Spotify's 40 Million Tunes Won't Go Far With CD-Happy Japanese

The music streaming service will have to fight record labels that still sell a lot of profitable compact discs.

On a recent muggy afternoon in Tokyo, 21-year old Shintaro Naganuma joined several hundred customers browsing CDs at the eight-story downtown outpost of music retail chain Tsutaya.

Having discovered a couple of new rock artists on YouTube, the third-year university student hit Tsutaya Co.’s flagship store in trendy Shibuya to look up their albums. That process encapsulates the dilemma now facing Spotify Ltd.’s head Daniel Ek, who on Thursday presided over the music streaming service’s long-awaited entry into the world’s second-largest music market.

On the one hand, the nation’s consumers have grown accustomed to finding music or listening casually through smartphones, which should help the Swedish company attract users for its free ad-supported version. But when it comes time to hand over the cash, most people in Japan continue to buy CDs and even vinyl. That’s largely because record labels remain wary of signing away their music to streaming services.

Tsutaya's flagship store in Shibuya. Photographer: Noriko Hayashi/Bloomberg

Tsutaya's flagship store in Shibuya. 

Photographer: Noriko Hayashi/Bloomberg

Even Apple Inc. and messaging service Line Corp., which introduced paid streaming services last year, have yet to take off in part because of limited song-availability. As a result, physical sales still dominate, making up 84 percent of the industry’s sales last year, compared to 39 percent globally.

 “Record labels hate to give music away for free, so Spotify’s initial inventory could look even worse than Line Music or Apple Music,” said Mikiro Enomoto, a commentator on the nation’s music industry who teaches popular culture at Kyoto Seika University. “These streaming services probably only have about half of the songs on Oricon’s charts,” he said, referring to Japan’s equivalent of Billboard rankings.

Some of that was evident at Spotify’s launch event, where executives shied away from mentioning any label deals or highlighting prominent Japanese acts. The company didn’t take questions from the press and a spokesman suggested reporters browse the app to see which artists were available.
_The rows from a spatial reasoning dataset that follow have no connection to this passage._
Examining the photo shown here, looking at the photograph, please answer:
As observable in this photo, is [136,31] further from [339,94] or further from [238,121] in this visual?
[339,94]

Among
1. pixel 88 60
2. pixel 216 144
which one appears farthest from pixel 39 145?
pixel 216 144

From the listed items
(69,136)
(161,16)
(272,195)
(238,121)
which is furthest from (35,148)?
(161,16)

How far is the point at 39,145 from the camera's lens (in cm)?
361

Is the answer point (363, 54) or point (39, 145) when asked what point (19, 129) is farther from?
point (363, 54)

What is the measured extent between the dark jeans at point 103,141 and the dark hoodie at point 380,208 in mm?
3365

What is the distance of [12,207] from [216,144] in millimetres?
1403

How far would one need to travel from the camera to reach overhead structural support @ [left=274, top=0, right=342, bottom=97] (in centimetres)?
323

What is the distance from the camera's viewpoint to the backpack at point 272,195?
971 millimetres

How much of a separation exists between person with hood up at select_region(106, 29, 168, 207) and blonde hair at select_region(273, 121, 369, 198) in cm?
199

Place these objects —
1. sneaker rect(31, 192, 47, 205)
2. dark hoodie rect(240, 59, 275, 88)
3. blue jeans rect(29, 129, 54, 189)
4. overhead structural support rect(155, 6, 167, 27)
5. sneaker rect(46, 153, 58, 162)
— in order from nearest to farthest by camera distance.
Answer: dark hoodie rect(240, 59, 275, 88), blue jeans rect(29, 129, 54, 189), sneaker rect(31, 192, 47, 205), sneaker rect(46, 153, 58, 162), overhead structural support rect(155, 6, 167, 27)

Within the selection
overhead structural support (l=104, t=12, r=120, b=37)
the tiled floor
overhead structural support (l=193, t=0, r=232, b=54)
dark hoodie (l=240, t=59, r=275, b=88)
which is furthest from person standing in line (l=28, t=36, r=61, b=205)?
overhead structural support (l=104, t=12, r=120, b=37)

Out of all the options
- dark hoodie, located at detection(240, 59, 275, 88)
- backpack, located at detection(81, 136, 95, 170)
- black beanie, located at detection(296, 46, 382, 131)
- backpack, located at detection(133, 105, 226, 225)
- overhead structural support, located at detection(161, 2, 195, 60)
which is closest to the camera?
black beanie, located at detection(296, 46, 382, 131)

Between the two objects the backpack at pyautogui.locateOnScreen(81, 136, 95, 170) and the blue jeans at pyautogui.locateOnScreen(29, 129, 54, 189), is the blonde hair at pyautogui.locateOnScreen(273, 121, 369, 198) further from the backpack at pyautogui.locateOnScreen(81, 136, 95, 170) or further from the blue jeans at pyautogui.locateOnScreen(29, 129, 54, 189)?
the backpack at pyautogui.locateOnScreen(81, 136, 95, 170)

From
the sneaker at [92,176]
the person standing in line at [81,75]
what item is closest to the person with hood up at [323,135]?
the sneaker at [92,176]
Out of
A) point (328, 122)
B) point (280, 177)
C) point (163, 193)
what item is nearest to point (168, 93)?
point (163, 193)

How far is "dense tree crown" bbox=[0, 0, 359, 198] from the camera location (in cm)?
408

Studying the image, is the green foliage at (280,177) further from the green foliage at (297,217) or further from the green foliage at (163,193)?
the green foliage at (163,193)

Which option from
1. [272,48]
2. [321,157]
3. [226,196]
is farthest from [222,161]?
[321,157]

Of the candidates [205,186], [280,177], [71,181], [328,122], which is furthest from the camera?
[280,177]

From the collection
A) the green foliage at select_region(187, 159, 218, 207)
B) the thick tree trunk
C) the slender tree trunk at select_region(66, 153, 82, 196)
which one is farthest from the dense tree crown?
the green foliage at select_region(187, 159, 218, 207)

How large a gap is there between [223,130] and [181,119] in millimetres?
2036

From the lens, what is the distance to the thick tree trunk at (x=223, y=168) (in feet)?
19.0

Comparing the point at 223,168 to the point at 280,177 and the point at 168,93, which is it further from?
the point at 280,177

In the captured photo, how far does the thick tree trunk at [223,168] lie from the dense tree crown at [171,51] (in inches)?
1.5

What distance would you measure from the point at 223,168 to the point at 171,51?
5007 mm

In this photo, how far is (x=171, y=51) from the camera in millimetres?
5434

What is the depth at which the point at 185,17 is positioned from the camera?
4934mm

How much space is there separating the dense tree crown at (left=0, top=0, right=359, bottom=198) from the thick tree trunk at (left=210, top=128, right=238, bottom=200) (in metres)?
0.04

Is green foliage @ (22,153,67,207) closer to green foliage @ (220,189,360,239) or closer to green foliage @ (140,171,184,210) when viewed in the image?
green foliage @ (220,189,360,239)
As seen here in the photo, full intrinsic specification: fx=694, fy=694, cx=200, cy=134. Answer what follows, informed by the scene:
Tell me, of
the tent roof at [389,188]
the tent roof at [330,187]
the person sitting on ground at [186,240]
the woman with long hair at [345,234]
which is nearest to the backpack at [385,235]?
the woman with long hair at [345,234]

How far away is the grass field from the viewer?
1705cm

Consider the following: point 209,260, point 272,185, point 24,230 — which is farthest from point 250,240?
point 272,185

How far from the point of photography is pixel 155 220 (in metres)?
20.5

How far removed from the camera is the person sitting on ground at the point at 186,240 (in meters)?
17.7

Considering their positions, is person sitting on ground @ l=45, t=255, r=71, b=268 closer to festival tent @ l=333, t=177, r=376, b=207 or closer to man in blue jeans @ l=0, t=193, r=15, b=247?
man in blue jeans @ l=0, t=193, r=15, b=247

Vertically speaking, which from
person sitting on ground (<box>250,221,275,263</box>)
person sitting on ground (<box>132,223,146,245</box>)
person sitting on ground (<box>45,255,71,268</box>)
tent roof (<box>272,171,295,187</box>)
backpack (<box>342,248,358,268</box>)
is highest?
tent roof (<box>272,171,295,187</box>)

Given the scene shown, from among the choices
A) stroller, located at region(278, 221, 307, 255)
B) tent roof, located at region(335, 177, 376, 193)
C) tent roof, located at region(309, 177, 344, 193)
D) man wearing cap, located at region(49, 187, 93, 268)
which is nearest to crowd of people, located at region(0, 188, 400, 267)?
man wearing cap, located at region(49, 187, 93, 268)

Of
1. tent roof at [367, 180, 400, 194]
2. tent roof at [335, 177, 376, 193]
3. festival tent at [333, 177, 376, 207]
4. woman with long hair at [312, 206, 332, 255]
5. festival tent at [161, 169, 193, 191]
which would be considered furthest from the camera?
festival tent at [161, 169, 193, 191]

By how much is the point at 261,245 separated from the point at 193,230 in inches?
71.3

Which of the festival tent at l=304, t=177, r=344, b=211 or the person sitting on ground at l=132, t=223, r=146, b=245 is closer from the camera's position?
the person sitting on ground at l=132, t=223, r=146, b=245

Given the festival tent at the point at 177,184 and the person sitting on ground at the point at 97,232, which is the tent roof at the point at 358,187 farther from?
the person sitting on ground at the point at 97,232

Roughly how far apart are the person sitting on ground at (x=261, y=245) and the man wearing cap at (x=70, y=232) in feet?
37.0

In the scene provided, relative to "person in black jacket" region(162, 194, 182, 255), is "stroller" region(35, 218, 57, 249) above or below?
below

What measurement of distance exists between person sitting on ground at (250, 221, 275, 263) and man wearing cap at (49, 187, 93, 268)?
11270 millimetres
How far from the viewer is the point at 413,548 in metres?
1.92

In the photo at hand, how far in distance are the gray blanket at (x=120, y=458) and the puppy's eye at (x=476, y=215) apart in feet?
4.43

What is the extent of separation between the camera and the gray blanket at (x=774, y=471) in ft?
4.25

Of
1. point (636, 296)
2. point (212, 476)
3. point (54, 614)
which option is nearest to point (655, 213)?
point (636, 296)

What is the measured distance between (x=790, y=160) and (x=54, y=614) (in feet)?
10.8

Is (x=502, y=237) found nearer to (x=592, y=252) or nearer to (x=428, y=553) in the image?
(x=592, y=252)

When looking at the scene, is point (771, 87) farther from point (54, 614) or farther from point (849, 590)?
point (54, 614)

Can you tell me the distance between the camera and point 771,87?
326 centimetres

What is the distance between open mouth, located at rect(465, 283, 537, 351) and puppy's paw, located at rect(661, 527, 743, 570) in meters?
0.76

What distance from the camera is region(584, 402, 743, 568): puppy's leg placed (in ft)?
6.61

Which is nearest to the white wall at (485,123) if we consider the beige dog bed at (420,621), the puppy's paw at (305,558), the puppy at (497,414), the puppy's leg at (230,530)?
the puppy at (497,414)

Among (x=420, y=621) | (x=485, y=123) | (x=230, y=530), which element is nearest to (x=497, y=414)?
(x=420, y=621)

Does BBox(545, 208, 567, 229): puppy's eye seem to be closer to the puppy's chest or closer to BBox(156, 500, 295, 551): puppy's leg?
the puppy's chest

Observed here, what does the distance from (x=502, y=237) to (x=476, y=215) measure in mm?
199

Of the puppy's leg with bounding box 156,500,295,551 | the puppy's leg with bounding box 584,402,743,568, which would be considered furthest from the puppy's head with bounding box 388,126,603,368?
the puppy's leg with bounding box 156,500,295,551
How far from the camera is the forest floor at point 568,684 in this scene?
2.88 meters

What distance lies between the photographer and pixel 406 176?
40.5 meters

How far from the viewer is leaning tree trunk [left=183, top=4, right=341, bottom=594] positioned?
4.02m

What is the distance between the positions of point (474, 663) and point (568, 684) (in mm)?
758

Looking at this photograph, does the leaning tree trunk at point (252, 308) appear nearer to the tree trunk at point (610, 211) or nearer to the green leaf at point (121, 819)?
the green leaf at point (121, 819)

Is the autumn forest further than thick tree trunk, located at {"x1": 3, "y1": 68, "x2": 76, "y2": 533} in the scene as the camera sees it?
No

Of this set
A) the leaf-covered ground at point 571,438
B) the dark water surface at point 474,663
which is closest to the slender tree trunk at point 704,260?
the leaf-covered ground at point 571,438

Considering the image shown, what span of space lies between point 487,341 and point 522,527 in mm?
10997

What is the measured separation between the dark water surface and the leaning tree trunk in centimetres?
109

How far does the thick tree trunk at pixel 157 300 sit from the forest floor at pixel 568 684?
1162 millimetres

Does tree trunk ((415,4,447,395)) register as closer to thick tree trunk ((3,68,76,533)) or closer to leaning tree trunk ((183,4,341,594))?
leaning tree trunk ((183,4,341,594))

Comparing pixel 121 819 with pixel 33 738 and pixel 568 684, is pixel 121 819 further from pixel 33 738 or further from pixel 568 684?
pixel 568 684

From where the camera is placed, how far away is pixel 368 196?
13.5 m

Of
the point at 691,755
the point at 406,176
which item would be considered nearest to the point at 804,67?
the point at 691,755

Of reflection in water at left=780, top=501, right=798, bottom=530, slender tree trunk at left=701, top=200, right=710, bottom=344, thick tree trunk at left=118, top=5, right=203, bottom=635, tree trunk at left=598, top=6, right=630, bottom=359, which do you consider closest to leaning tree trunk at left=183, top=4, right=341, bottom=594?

Fewer than half the artists responsible for Oricon’s Top 10 albums of 2015 -- including boy band idols Arashi and national icon Mr. Children -- were on the service as of Thursday afternoon.

Instead, the company unveiled a new feature that will show lyrics while tracks are playing, hoping to pull karaoke-loving Japanese users who want to sign along with their favorite songs.

Entering the market a year after Apple and Line also means the novelty of streaming services has worn off,  said Akiko Senoo, senior researcher at digital consultant MMD Labo. Still, she sees promise in Spotify’s integration with Facebook Inc., which should help it acquire users through word-of-mouth.

 “The industry is certainly buzzing because Spotify has entered the market, but it will take time for users to get excited,” Senoo said. “Growth will probably be weak at the outset, but as people began to see on their Facebook feeds that their friends are listening to Spotify songs, usage should spread slowly.” 

Daniel Ek

Daniel Ek.

Photographer: Akio Kon/Bloomberg

The irony for the music industry is that just eight years ago, Japan was home to the world’s most advanced mobile music market. Speedy networks and strong record label cooperation allowed mobile phone owners to download music to their devices. Sales of songs and ringtones surged to 79.8 billion yen ($790 million) in 2008, nearly tripling from 2005. Digital accounted for a fourth of all music revenue in the country, outpacing the rest of the world’s 20 percent.

Then the iPhone came along. It had limited support for ringtones and a cumbersome iTunes system that forced users to download songs through their computers. Consumers embraced the product anyway for its apps and other innovations, but digital music sales plunged in Japan and never recovered. Despite a small uptick over the past two years, it remains at less than half its 2008 level.

 “Back then, Japan’s ecosystem was actually working better than iTunes,” said Enomoto. “But the iPhone’s debut destroyed it. And as smartphone users learned to listen to music for free through YouTube, buying songs on iTunes never took off.”

Whether Japan can reclaim its digital music crown could depend largely on how many users Spotify can attract to its free service, and how many of them then decide to pay to get rid of ads. Globally, out of its 100 million users, it has successfully convinced 40 million of them to pay $10 a month to listen without ads. In Japan, Enomoto estimates the conversion rate will be lower, at about 20 percent.

Even that would add to Japan’s nascent streaming industry, and help convince more labels to sign on. Until then, Spotify may find it tough to win over music aficionados like 23-year old Shuhei Yamamoto, who was shopping for records to add to his 150-plus vinyl collection at an HMV Group Plc store in Shibuya. Having access to Spotify’s 40 million songs doesn’t hold much appeal unless it’s what he wants to listen to.

 “Whether its free or paid, I’d rather spend my time and money on a record I actually want to listen to.”